## [The problem]
Exactly as given, write out all the entries again.

## [Material supplied]
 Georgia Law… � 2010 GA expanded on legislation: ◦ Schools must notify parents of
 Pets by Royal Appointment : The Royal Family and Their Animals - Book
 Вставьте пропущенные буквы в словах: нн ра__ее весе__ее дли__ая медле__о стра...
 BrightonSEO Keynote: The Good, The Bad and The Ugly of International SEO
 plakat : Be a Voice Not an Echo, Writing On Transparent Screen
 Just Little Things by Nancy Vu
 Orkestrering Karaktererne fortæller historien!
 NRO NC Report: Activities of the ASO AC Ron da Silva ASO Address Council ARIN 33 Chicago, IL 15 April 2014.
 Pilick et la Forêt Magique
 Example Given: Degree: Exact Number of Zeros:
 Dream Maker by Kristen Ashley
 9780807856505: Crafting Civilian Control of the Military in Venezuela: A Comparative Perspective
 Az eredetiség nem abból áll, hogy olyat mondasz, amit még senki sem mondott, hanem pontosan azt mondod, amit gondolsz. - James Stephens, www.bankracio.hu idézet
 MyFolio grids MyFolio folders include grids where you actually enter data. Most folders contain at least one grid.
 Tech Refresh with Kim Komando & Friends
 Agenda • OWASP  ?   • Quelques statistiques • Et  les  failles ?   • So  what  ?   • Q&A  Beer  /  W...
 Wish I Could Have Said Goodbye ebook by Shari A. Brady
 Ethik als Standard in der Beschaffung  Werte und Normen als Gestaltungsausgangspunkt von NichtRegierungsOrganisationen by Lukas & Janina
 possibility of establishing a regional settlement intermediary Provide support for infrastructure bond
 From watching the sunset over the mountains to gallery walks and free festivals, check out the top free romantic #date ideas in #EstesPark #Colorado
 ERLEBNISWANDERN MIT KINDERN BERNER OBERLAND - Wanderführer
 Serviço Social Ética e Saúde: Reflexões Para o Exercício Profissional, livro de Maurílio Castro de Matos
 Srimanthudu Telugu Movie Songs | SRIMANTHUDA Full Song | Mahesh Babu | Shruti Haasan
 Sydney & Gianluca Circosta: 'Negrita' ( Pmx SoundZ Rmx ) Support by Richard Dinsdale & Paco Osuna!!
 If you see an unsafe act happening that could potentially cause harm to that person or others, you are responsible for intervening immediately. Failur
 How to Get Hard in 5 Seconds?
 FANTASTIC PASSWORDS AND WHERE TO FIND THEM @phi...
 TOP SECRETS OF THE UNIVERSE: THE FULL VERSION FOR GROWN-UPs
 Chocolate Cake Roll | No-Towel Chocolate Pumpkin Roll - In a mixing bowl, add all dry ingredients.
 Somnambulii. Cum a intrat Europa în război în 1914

## [Answer to the problem]
 Georgia Law… � 2010 GA expanded on legislation: ◦ Schools must notify parents of
 Pets by Royal Appointment : The Royal Family and Their Animals - Book
 Вставьте пропущенные буквы в словах: нн ра__ее весе__ее дли__ая медле__о стра...
 BrightonSEO Keynote: The Good, The Bad and The Ugly of International SEO
 plakat : Be a Voice Not an Echo, Writing On Transparent Screen
 Just Little Things by Nancy Vu
 Orkestrering Karaktererne fortæller historien!
 NRO NC Report: Activities of the ASO AC Ron da Silva ASO Address Council ARIN 33 Chicago, IL 15 April 2014.
 Pilick et la Forêt Magique
 Example Given: Degree: Exact Number of Zeros:
 Dream Maker by Kristen Ashley
 9780807856505: Crafting Civilian Control of the Military in Venezuela: A Comparative Perspective
 Az eredetiség nem abból áll, hogy olyat mondasz, amit még senki sem mondott, hanem pontosan azt mondod, amit gondolsz. - James Stephens, www.bankracio.hu idézet
 MyFolio grids MyFolio folders include grids where you actually enter data. Most folders contain at least one grid.
 Tech Refresh with Kim Komando & Friends
 Agenda • OWASP  ?   • Quelques statistiques • Et  les  failles ?   • So  what  ?   • Q&A  Beer  /  W...
 Wish I Could Have Said Goodbye ebook by Shari A. Brady
 Ethik als Standard in der Beschaffung  Werte und Normen als Gestaltungsausgangspunkt von NichtRegierungsOrganisationen by Lukas & Janina
 possibility of establishing a regional settlement intermediary Provide support for infrastructure bond
 From watching the sunset over the mountains to gallery walks and free festivals, check out the top free romantic #date ideas in #EstesPark #Colorado
 ERLEBNISWANDERN MIT KINDERN BERNER OBERLAND - Wanderführer
 Serviço Social Ética e Saúde: Reflexões Para o Exercício Profissional, livro de Maurílio Castro de Matos
 Srimanthudu Telugu Movie Songs | SRIMANTHUDA Full Song | Mahesh Babu | Shruti Haasan
 Sydney & Gianluca Circosta: 'Negrita' ( Pmx SoundZ Rmx ) Support by Richard Dinsdale & Paco Osuna!!
 If you see an unsafe act happening that could potentially cause harm to that person or others, you are responsible for intervening immediately. Failur
 How to Get Hard in 5 Seconds?
 FANTASTIC PASSWORDS AND WHERE TO FIND THEM @phi...
 TOP SECRETS OF THE UNIVERSE: THE FULL VERSION FOR GROWN-UPs
 Chocolate Cake Roll | No-Towel Chocolate Pumpkin Roll - In a mixing bowl, add all dry ingredients.
 Somnambulii. Cum a intrat Europa în război în 1914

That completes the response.